START PROVIDED PASSAGE

2 – Scope your attack, identify the ‘hit points’

Once you have a record of everything you can begin with the systems that are going to be the most at risk / which databases you should start with. As part of the new project you’re working on, you may need to mask multiple tables or even databases but the size and scale of this process is currently stopping you proceeding.

Identify the key tables or even databases you will need to start with – it is so rare to come across databases where sensitive information is perfectly evenly spread across every table (I’m sure there are some, of course, but many will have concentrations of data) – these ‘usual suspects’ will be in contact, account, address, payment info tables etc. and where we have multiple tables with duplicated information, we want to select the biggest behemoths for this task. The reason for this is that instead of trying to mask all tables equally, you’ll want to mask the biggest sources of truth and then “fan out” your masking, linking them back to the masked tables. Not only is this process quicker but it also allows our masking to be consistent and believable. Draw out diagrams top we can keep the actual masking to a minimum (i.e. just these hit points) and then identify where you can fan this out to. Use these almost as you would stories in development.

This approach keeps the effort of writing scripts of configuring masking rules to a minimum but keeps the impact high – preventing us from wasting time trying to mask a table which, for instance, may only hold Personally Identifiable Information by correlation with other data. Ultimately, once you have this (now hopefully smaller, more focused) list, it’ll be easier to define how you want the masked data to appear.

END PROVIDED PASSAGE
START SOURCE MATERIAL

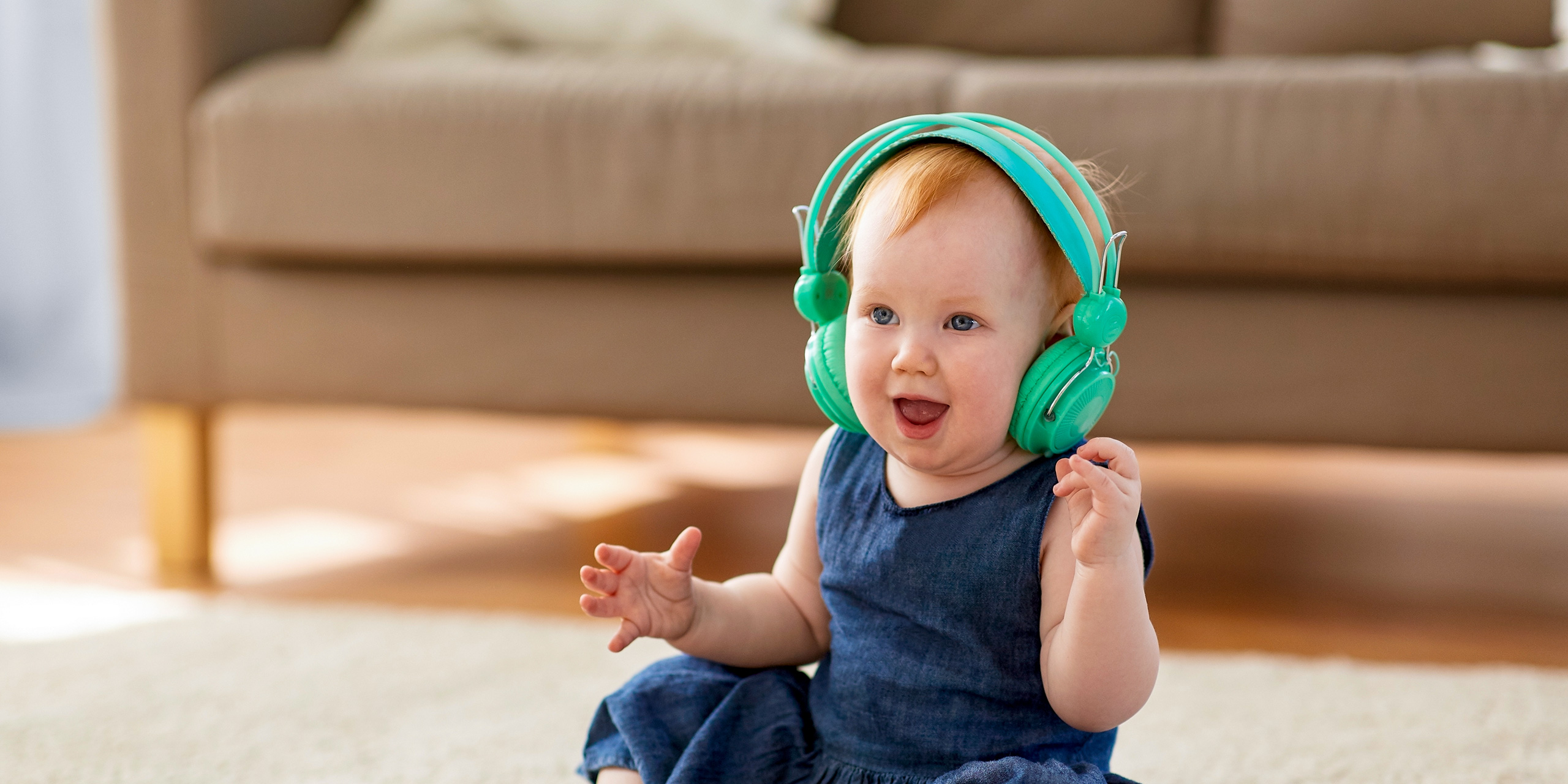 lovely redhead baby girl in headphones listening to music at home; Courtesy of Syda Productions/Shutterstock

END SOURCE MATERIAL

_WHAT IS REQUIRED:_
Answer these questions from the passage on data masking.
1. Which tables does it name as the "usual suspects"?
2. When several tables hold duplicated information, which ones should be selected?
3. What kind of table does it say you could waste time trying to mask?
The listing plays no part in the work here.

_SOLUTION:_
1. Contact, account, address and payment info tables.
2. The biggest behemoths.
3. A table that may only hold Personally Identifiable Information by correlation with other data.